→ TASK: Copy everything from the line containing "Strictly speaking, is" down to the end of the entries, swapping "ranking" for "ordering" and changing nothing else. Leave the pictures out of your answer.

→ RECORDED INFORMATION:
══════

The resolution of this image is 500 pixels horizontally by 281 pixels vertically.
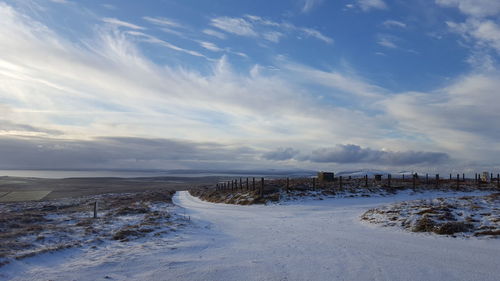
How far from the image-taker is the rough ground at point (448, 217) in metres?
12.9

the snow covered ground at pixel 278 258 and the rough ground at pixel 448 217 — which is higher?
the rough ground at pixel 448 217

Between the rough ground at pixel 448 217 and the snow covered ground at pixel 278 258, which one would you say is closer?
the snow covered ground at pixel 278 258

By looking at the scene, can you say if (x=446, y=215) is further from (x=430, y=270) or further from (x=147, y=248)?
(x=147, y=248)

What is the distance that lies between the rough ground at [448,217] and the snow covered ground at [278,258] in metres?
0.83

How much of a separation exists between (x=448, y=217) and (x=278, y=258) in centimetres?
913

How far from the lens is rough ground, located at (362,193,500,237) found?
12.9 m

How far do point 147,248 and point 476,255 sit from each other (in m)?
10.3

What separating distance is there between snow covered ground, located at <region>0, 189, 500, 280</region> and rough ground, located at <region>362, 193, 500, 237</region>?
0.83 m

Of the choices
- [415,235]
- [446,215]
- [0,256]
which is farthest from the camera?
[446,215]

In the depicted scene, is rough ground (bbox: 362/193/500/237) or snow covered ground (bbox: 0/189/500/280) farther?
rough ground (bbox: 362/193/500/237)

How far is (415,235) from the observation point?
13188 millimetres

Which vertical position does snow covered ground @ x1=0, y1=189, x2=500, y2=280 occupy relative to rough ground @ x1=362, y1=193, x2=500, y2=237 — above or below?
below

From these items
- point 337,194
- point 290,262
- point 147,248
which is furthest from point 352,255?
point 337,194

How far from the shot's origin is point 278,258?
996 cm
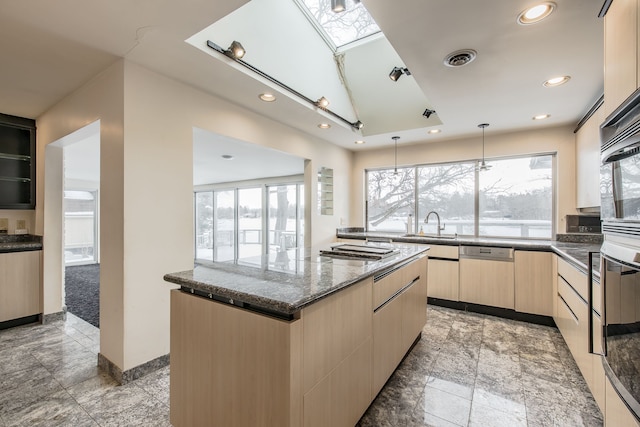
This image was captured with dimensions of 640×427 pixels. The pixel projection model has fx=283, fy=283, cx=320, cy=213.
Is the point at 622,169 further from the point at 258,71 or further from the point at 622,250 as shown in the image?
the point at 258,71

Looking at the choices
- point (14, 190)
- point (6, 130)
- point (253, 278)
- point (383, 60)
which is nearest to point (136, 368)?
point (253, 278)

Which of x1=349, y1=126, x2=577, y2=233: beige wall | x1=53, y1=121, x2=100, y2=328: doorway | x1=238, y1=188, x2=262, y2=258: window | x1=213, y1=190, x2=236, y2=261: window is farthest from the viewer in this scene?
x1=213, y1=190, x2=236, y2=261: window

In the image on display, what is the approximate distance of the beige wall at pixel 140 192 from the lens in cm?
205

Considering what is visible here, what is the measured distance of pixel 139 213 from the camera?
2.10m

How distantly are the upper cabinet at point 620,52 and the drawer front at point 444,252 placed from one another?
2.59 metres

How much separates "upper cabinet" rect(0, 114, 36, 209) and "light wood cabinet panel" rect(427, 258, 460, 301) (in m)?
5.06

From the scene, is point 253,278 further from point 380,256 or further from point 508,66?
point 508,66

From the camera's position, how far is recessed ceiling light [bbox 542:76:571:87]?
2.31 m

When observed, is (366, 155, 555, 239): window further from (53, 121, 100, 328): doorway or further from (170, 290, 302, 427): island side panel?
(53, 121, 100, 328): doorway

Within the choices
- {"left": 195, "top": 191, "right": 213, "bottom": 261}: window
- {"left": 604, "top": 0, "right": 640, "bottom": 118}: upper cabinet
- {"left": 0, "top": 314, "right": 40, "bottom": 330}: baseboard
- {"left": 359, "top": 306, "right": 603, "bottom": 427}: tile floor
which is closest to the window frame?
{"left": 195, "top": 191, "right": 213, "bottom": 261}: window

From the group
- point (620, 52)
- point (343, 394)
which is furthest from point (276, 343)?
point (620, 52)

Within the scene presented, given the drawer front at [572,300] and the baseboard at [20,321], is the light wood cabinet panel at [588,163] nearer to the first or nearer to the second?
the drawer front at [572,300]

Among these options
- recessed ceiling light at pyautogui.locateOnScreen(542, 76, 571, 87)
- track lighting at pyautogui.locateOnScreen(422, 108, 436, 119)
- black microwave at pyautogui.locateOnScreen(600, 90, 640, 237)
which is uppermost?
track lighting at pyautogui.locateOnScreen(422, 108, 436, 119)

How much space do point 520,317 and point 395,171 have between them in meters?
2.52
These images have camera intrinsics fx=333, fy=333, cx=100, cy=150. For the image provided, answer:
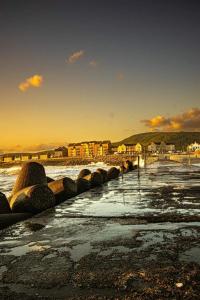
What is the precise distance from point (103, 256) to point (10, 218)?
142 inches

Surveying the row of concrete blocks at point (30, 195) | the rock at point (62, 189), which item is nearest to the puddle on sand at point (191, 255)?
the row of concrete blocks at point (30, 195)

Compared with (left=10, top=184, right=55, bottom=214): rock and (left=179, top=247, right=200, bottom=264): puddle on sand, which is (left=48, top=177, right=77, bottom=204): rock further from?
(left=179, top=247, right=200, bottom=264): puddle on sand

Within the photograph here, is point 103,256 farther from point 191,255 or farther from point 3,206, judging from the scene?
point 3,206

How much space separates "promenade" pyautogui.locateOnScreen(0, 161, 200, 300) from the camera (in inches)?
137

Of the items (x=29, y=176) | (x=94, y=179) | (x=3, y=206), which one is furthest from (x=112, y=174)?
(x=3, y=206)

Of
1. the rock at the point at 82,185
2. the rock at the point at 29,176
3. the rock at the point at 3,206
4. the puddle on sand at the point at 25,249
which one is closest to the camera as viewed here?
the puddle on sand at the point at 25,249

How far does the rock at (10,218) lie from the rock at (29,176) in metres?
2.04

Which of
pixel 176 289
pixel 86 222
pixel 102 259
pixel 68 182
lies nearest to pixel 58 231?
pixel 86 222

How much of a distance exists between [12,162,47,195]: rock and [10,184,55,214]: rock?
123 centimetres

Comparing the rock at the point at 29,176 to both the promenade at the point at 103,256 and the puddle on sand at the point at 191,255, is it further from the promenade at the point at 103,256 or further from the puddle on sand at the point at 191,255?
the puddle on sand at the point at 191,255

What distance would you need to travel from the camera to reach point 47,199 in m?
9.25

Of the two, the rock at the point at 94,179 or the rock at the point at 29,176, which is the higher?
the rock at the point at 29,176

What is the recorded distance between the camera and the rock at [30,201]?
8.51 metres

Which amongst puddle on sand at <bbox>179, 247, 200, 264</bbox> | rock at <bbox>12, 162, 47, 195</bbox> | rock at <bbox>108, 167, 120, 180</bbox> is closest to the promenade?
puddle on sand at <bbox>179, 247, 200, 264</bbox>
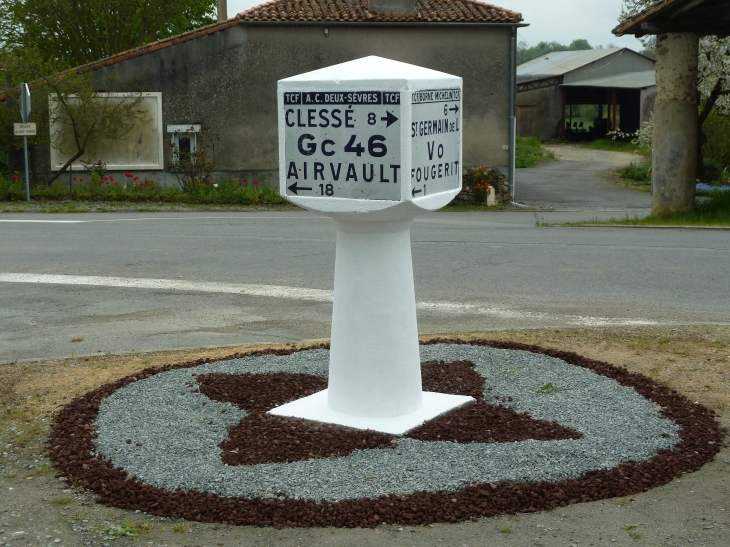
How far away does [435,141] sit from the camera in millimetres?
5391

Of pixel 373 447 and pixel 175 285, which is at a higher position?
pixel 175 285

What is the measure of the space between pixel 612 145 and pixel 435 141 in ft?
150

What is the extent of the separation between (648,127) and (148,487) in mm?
30220

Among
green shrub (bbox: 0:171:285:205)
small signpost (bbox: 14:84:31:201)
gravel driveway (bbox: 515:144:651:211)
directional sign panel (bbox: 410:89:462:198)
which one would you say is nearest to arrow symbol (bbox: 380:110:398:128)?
directional sign panel (bbox: 410:89:462:198)

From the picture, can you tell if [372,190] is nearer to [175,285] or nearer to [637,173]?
[175,285]

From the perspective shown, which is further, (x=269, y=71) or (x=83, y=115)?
(x=269, y=71)

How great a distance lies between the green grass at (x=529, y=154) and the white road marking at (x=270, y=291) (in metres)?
29.5

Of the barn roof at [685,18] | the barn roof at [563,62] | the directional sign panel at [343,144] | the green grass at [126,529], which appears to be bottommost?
the green grass at [126,529]

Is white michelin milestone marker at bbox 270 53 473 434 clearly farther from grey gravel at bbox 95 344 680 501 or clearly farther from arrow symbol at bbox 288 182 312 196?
grey gravel at bbox 95 344 680 501

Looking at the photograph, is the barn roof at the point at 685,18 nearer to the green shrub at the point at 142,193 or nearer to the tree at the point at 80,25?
the green shrub at the point at 142,193

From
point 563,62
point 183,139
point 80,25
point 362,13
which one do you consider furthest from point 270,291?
point 563,62

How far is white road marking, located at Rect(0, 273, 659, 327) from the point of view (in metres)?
8.71

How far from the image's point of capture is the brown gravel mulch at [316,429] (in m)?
5.02

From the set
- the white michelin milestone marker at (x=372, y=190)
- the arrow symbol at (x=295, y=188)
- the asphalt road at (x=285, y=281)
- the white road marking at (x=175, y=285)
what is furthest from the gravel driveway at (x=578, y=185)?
the arrow symbol at (x=295, y=188)
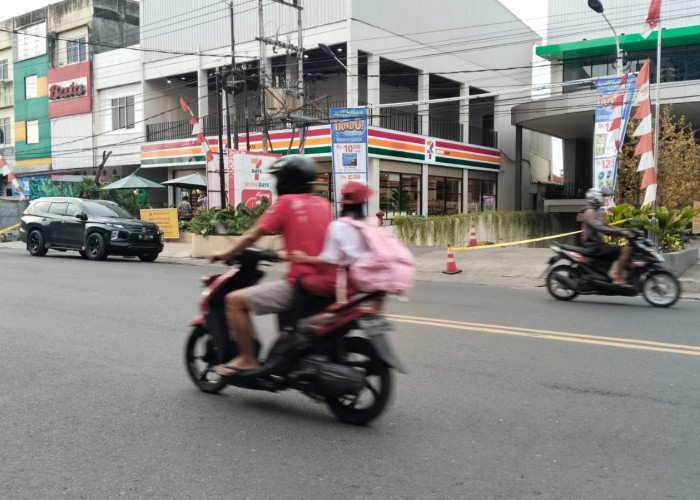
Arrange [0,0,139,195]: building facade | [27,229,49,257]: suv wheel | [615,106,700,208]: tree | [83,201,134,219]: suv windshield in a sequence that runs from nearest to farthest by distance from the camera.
Answer: [83,201,134,219]: suv windshield → [27,229,49,257]: suv wheel → [615,106,700,208]: tree → [0,0,139,195]: building facade

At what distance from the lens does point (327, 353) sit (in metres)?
4.11

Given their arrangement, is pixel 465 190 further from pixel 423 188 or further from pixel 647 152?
pixel 647 152

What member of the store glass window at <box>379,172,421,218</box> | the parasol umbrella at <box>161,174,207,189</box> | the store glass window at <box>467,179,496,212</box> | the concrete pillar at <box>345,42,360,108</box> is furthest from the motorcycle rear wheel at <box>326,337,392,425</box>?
the store glass window at <box>467,179,496,212</box>

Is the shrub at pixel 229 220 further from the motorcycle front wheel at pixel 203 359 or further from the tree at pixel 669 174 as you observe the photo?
the motorcycle front wheel at pixel 203 359

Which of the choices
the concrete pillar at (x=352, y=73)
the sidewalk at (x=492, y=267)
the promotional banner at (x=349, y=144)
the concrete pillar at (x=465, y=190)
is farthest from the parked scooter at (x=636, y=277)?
the concrete pillar at (x=465, y=190)

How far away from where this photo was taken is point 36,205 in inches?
724

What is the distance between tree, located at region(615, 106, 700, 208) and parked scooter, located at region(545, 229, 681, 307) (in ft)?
38.8

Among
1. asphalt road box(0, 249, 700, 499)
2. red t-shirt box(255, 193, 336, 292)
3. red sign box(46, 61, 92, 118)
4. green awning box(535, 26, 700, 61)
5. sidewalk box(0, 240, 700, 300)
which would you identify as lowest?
asphalt road box(0, 249, 700, 499)

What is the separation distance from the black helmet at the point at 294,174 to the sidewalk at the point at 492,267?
30.4ft

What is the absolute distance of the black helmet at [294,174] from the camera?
414 cm

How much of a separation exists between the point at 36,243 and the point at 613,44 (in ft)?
99.0

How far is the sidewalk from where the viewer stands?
13.0m

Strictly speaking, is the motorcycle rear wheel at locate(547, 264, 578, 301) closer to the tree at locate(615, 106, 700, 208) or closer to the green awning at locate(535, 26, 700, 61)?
the tree at locate(615, 106, 700, 208)

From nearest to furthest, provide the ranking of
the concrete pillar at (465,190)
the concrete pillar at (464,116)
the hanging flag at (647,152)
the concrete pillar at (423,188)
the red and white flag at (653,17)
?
1. the hanging flag at (647,152)
2. the red and white flag at (653,17)
3. the concrete pillar at (423,188)
4. the concrete pillar at (464,116)
5. the concrete pillar at (465,190)
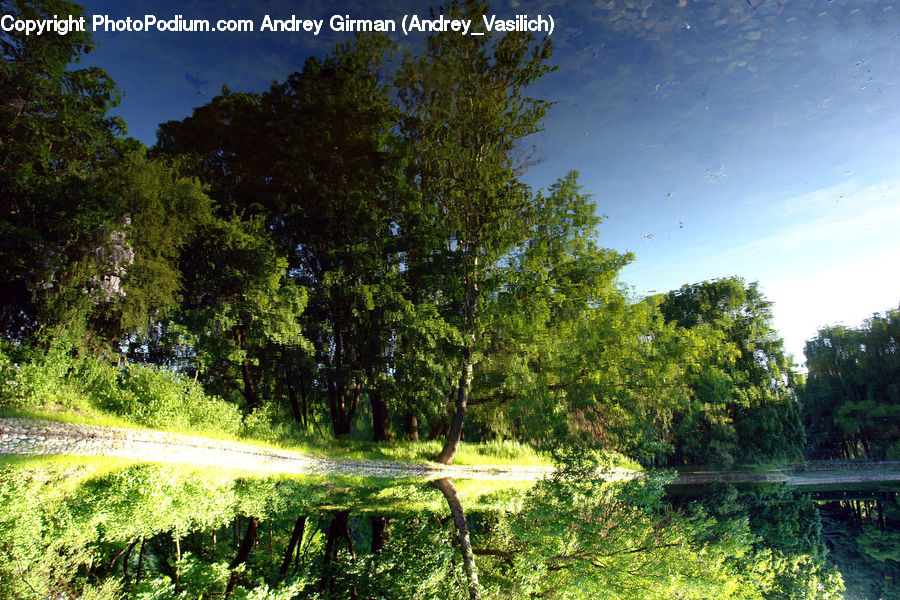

══════

→ FULL RESPONSE:
Strictly speaking, is the motorcycle rear wheel at locate(547, 264, 578, 301) closer to the tree at locate(615, 106, 700, 208) or closer to the green awning at locate(535, 26, 700, 61)?
the tree at locate(615, 106, 700, 208)

From nearest to furthest, provide the ordering of
the concrete pillar at (465,190)
the concrete pillar at (464,116)
the hanging flag at (647,152)
the concrete pillar at (423,188)
the red and white flag at (653,17)
?
1. the hanging flag at (647,152)
2. the red and white flag at (653,17)
3. the concrete pillar at (423,188)
4. the concrete pillar at (464,116)
5. the concrete pillar at (465,190)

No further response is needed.